Alyssa isn’t lying, though. Rather, she’s speaking life and truth over me. And in a weird way, guess what happens? They more and more start to become true. She’s speaking an identity over me that I then step into.
This is the joy and beauty and amazingness of the marriage covenant. Since we are closer to our spouse than to anyone else, our words have the greatest impact. And when we step into that gift, we can continually breathe life into each other.”
I think that’s beautiful! And I think this is where God can really use us.
Right now, God is doing tremendous work in your spouse’s life. God is shaping your spouse to look more and more like Jesus. God is calling out to your spouse in specific ways. And the amazing and gracious thing about God is that He doesn’t try to fix everything at once. He works on key areas, little by little, as a potter works on clay.
Because you’re his wife, you can likely see what these areas are that your husband is struggling with, and where he is growing.
So can I issue a challenge today?
Here’s how you can change your spouse:
Call out those characteristics that God is growing in your spouse.
No, they may not be visible all the time. Yes, your spouse may still mess up. But when we declare the truth of what God is doing, we in some totally cool way start to make that thing become reality. We play a part in bringing it to light.

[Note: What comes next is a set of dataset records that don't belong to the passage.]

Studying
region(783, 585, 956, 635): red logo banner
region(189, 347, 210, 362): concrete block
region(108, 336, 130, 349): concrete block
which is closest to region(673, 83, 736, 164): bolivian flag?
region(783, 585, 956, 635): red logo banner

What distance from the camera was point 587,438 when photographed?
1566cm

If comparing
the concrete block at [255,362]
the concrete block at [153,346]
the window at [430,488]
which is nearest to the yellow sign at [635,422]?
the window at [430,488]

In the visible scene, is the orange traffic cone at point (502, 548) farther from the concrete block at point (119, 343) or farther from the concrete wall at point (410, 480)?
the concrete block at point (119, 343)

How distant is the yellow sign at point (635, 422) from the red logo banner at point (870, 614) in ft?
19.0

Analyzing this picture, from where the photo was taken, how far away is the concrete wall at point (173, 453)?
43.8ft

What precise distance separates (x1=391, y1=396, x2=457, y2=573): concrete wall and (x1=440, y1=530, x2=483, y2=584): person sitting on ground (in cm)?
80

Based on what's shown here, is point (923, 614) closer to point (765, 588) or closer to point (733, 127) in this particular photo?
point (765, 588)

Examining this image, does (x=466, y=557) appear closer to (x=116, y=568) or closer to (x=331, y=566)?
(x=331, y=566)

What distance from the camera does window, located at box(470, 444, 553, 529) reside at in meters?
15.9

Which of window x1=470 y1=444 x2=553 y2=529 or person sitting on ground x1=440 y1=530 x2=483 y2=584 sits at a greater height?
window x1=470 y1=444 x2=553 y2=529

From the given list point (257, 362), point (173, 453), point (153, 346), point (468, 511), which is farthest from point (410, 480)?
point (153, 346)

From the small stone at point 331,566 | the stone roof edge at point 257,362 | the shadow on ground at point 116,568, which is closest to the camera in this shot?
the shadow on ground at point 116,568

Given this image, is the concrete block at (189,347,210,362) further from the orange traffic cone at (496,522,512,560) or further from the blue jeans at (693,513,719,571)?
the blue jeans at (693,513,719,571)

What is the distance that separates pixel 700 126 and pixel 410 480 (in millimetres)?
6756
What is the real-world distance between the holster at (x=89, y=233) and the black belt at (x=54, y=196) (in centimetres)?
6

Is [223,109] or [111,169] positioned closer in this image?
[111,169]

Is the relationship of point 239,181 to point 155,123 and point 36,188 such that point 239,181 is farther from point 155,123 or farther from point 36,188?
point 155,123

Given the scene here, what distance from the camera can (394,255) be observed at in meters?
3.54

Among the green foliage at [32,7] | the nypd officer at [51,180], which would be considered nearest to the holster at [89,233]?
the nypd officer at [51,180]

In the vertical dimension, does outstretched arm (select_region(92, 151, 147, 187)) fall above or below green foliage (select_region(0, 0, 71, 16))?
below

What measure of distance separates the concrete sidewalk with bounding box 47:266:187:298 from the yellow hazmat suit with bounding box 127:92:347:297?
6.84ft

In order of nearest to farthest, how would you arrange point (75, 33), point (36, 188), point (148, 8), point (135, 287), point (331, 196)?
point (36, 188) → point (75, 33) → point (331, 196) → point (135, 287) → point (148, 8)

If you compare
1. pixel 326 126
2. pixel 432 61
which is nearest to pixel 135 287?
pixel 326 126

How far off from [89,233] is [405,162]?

Don’t just call out the things your husband has already won victory over. Declare the things that God will win victory in–even before He has done it! Just like the prophets of old praised God for the victory that was to come, even though they couldn’t see the complete victory yet. They had faith as Paul expressed:
He who began a good work in you will be faithful to complete it until the day of Jesus Christ (Philippians 1:6).
Ideas of How to Call Out Words of Life Over Your Spouse
- Write it on the mirror like Alyssa did!
- Leave notes in his pockets or lunchbox
- Send him texts
- Pray it out loud during your prayer times together
- Thank him for one thing everyday, or start a conversation with, “I noticed that you….”
- Let him hear you talking about it to a friend, your kids, or your family
Let Me Start…
- I’m amazed at how God is putting big dreams in Keith for how he can serve the marginalized communities in Canada.
- I’m in awe of how Keith takes such good care of me, and always consider myself blessed to have him as a husband.
- I see how God is making Keith more courageous in calling out dysfunction in Christian communities, even when it’s hard.
- I love how I learn so much about wonder and excitement and living in the moment from Keith, when I too often live in my head.
- I am so impressed that Keith is always a man of integrity that others can trust. I love how I don’t have to doubt.
Now it’s your turn to change your spouse! Go speak love and life over your spouse. Be part of what God’s doing. It matters!